Un syndicat nippon s’attaque à Zurich Financial
Zurich Financial Services se retirera-t-elle du Japon? La presse japonaise le pense. Basé à Tokyo, Manuel Eichman, son patron suisse, reste évasif.
Mais ses employés ont créé, mardi, un syndicat pour le forcer à sortir de son mutisme.
Les 475 employés réguliers de Zurich Financial Services (ZFS) au Japon ne supportent plus l’attitude ambiguë de leur patron suisse.
Manuel Eichman est incapable de leur dire si le numéro quatre mondial de l’assurance restera ou non au Japon. Ils répondent à cette incertitude par la création d’un syndicat.
Un groupe américain dans le jeu
La presse japonaise annonce, déjà, le prochain départ de la société suisse. A l’en croire, ZFS cèdera ses activités vie et non vie pour sa clientèle individuelle à American International Group (AIG).
Le montant de la transaction est estimé à un peu plus de 210 millions de francs.
Sur l’initiative de leurs cadres japonais, 65% des employés réguliers de ZFS ont déjà rejoint le syndicat.
«Manuel Eichman nous dit que c’est une simple rumeur du marché. Mais il ne la dément pas. Les chances de voir Zurich Financial Services quitter le Japon à la va vite nous paraissent donc très élevées», déclare à swissinfo Norihiro Yoshida, le responsable du syndicat.

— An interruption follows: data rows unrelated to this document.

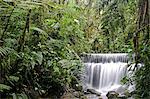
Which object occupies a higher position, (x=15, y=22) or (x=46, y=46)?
(x=15, y=22)

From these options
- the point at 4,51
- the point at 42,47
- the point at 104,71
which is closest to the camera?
the point at 4,51

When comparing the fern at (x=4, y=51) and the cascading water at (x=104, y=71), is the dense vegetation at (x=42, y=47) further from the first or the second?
the cascading water at (x=104, y=71)

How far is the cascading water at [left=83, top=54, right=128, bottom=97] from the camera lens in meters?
9.11

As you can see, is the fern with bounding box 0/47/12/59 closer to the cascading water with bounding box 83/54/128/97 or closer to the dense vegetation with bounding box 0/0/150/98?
the dense vegetation with bounding box 0/0/150/98

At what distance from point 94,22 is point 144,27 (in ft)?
26.6

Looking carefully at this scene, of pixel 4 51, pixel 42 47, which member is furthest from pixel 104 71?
pixel 4 51

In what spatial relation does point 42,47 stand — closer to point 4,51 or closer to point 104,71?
point 4,51

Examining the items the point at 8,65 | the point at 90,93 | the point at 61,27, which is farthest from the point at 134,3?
the point at 8,65

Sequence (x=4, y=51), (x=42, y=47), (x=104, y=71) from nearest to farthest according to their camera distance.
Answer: (x=4, y=51)
(x=42, y=47)
(x=104, y=71)

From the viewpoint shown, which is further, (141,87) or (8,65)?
(141,87)

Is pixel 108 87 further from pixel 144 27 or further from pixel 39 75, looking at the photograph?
pixel 144 27

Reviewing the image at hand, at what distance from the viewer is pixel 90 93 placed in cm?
799

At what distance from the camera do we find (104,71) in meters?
9.48

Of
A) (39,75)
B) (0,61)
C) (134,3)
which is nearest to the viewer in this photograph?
(0,61)
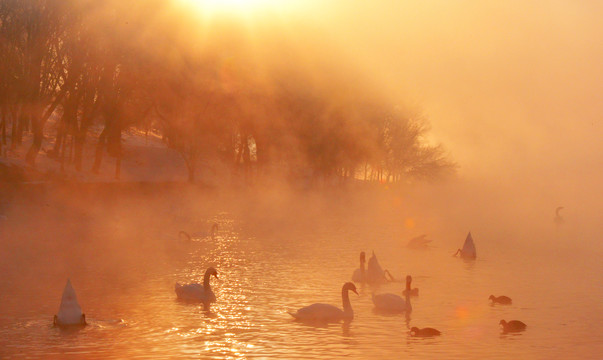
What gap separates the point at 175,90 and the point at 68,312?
47.9 metres

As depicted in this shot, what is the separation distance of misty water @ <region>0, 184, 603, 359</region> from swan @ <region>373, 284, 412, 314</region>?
0.99ft

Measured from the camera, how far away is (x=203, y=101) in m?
64.4

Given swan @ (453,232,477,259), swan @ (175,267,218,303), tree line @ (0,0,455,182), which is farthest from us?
tree line @ (0,0,455,182)

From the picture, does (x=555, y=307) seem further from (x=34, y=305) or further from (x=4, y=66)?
(x=4, y=66)

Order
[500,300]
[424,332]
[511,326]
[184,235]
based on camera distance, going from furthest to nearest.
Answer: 1. [184,235]
2. [500,300]
3. [511,326]
4. [424,332]

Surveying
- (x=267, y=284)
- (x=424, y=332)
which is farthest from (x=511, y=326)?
(x=267, y=284)

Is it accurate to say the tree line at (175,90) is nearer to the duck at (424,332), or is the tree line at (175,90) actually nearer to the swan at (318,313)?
the swan at (318,313)

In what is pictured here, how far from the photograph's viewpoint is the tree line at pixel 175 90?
49.0 meters

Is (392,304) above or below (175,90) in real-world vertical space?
below

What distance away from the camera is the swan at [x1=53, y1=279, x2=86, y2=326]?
16031 mm

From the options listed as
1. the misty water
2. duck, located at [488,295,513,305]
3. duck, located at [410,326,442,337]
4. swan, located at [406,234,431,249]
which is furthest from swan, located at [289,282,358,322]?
swan, located at [406,234,431,249]

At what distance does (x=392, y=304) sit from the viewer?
61.3ft

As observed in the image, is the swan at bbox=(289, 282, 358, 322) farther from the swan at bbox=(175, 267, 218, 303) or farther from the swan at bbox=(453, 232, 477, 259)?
the swan at bbox=(453, 232, 477, 259)

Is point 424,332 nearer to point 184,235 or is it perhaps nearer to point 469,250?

Elles lui semblent d’autant plus grandes que James Schiro, le nouveau président de Zurich Financial Services, a déclaré que le groupe suisse était décidé à recentrer ses opérations sur le marché européen.
«James Schiro ne peut pas oublier que sa société gagne de l’argent au Japon. Cela me surprendrait s’il quittait le deuxième marché au monde de l’assurance», observe le directeur d’un grand assureur européen à Tokyo.
L’image de la Suisse ternie
Mais, alors, pourquoi ce refus de rassurer ses employés japonais?
«Toutes nos activites sont profitables. Nous sommes le leader dans la vente directe d’assurances pour automobiles. Si ZFS quitte le Japon, elle ne reviendra jamais. Car le gouvernement japonais s’opposera à son retour», souligne Norihiro Yoshida.
Les autres responsables de son syndicat notent que ZFS a une responsabilité sociale envers ses clients et ses employés. Et que l’image de la Suisse serait ternie.
Car dans sa publicité à la télévision, l’assureur associe son nom et celui de la Suisse dans un slogan très populaire.